RAW DATA
.....

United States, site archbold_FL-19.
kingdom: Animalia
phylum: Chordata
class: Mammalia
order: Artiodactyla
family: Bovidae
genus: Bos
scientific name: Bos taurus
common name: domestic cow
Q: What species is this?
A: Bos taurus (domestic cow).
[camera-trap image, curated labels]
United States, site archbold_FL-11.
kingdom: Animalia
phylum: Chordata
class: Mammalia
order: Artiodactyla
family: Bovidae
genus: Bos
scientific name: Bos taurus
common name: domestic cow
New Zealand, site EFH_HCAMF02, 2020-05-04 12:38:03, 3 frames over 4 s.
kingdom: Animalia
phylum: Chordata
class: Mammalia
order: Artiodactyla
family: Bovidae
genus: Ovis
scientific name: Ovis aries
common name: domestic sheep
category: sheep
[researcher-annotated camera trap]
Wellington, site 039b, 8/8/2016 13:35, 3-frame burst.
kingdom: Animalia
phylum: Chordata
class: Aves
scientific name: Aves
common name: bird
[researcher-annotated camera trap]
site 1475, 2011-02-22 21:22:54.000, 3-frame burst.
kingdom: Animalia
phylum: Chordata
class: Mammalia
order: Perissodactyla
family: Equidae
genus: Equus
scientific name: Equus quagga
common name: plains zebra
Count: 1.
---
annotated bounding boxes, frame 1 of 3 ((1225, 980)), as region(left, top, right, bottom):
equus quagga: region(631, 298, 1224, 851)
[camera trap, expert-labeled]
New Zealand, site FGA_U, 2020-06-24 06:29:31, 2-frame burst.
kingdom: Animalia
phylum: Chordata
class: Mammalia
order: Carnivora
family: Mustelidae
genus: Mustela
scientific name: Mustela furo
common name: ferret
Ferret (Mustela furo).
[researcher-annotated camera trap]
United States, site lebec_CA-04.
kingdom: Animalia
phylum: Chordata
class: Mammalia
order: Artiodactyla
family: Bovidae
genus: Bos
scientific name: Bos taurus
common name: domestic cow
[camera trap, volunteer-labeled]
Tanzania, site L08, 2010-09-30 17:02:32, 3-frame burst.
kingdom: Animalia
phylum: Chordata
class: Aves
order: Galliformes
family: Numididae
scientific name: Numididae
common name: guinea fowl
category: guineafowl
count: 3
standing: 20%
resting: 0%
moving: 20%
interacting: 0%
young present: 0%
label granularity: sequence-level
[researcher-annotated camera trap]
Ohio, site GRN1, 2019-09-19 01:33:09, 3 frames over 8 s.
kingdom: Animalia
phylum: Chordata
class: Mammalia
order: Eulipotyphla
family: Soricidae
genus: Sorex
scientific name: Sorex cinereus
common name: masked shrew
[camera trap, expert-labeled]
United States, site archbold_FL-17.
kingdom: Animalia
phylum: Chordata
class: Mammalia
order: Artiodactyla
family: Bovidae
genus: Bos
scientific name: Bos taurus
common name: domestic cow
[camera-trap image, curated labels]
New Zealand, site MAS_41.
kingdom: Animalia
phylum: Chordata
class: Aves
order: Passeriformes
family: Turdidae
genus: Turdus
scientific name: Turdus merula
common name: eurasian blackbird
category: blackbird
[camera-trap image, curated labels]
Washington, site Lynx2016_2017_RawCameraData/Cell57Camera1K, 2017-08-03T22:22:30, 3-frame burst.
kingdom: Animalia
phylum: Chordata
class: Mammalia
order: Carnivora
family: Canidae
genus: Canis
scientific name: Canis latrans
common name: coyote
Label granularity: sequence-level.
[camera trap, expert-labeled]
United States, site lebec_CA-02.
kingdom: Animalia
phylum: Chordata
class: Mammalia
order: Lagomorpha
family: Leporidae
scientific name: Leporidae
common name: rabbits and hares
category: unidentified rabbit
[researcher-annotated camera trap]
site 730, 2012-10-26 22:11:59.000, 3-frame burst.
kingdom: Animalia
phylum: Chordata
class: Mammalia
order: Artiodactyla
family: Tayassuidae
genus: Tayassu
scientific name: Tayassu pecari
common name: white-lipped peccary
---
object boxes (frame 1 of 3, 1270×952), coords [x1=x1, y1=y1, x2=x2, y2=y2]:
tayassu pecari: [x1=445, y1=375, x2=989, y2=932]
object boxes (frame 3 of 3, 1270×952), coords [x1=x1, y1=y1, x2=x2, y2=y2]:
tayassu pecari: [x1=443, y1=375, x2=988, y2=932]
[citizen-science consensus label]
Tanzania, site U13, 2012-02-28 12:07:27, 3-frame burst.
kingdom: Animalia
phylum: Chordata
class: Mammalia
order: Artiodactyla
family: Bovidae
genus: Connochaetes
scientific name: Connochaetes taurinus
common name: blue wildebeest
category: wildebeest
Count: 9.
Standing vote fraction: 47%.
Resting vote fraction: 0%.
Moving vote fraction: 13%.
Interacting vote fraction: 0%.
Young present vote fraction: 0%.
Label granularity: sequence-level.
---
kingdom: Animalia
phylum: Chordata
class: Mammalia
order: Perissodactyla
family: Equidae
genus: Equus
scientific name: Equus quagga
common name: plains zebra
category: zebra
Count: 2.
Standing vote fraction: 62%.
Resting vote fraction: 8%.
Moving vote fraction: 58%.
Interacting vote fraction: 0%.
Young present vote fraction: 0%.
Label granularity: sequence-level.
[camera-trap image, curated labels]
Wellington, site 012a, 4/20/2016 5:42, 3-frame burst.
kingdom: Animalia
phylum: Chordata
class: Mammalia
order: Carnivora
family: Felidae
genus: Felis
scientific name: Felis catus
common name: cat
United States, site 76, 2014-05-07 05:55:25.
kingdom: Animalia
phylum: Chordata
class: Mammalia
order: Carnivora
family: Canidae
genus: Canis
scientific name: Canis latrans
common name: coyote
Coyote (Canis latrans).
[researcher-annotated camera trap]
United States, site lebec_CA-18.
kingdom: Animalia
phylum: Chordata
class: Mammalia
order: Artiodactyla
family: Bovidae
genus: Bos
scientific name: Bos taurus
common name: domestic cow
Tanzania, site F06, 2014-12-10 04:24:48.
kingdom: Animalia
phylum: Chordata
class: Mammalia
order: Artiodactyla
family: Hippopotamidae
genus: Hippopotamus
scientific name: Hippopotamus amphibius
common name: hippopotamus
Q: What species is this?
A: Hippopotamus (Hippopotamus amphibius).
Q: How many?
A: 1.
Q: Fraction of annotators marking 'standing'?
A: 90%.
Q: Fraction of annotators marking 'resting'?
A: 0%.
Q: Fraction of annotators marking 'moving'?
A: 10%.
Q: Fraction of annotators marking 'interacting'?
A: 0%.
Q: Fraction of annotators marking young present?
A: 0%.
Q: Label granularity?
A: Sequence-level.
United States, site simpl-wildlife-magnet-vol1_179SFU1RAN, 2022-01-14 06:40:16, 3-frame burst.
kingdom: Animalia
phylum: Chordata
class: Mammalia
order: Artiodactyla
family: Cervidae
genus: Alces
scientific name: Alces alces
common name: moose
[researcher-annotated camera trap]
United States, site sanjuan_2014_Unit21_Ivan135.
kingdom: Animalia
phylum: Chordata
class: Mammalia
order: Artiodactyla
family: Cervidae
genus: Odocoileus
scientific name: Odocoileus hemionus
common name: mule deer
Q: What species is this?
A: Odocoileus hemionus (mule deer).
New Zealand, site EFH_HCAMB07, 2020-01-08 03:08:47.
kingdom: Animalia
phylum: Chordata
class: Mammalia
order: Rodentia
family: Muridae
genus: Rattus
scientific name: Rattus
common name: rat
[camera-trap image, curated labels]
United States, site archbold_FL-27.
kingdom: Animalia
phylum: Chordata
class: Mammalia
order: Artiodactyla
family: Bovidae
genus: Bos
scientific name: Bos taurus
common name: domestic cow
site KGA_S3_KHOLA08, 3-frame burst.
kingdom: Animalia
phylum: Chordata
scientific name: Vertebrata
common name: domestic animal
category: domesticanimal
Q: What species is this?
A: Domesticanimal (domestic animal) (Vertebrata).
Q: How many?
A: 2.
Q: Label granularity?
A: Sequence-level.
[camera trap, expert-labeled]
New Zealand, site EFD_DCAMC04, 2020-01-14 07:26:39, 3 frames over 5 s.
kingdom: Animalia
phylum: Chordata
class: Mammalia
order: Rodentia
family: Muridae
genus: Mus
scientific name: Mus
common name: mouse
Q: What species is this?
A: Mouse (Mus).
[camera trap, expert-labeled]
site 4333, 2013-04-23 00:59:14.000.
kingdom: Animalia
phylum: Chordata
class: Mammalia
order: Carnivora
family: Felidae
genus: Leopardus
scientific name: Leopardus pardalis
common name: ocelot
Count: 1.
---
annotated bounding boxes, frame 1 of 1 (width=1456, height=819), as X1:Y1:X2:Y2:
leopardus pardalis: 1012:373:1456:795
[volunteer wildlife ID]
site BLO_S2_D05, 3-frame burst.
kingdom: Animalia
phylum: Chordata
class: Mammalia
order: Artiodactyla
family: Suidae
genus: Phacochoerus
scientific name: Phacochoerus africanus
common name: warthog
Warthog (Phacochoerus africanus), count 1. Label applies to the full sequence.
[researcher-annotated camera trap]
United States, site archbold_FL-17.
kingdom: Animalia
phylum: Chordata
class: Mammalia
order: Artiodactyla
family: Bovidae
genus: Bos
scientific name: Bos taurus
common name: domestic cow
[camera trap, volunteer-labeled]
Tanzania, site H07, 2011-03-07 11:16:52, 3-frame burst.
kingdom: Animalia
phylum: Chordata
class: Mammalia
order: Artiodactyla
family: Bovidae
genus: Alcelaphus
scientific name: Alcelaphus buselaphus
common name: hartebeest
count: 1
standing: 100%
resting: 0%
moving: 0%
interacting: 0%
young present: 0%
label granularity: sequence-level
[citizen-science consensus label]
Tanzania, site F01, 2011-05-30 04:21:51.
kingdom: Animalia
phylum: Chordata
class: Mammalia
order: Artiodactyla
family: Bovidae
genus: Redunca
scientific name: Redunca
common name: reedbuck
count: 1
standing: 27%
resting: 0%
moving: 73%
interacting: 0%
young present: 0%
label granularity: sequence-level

.....

YOUR INSTRUCTIONS
Where a line of the records has the string "United", return that line.

RESULT OF THE EXERCISE
United States, site archbold_FL-19.
United States, site archbold_FL-11.
United States, site lebec_CA-04.
United States, site archbold_FL-17.
United States, site lebec_CA-02.
United States, site 76, 2014-05-07 05:55:25.
United States, site lebec_CA-18.
United States, site simpl-wildlife-magnet-vol1_179SFU1RAN, 2022-01-14 06:40:16, 3-frame burst.
United States, site sanjuan_2014_Unit21_Ivan135.
United States, site archbold_FL-27.
United States, site archbold_FL-17.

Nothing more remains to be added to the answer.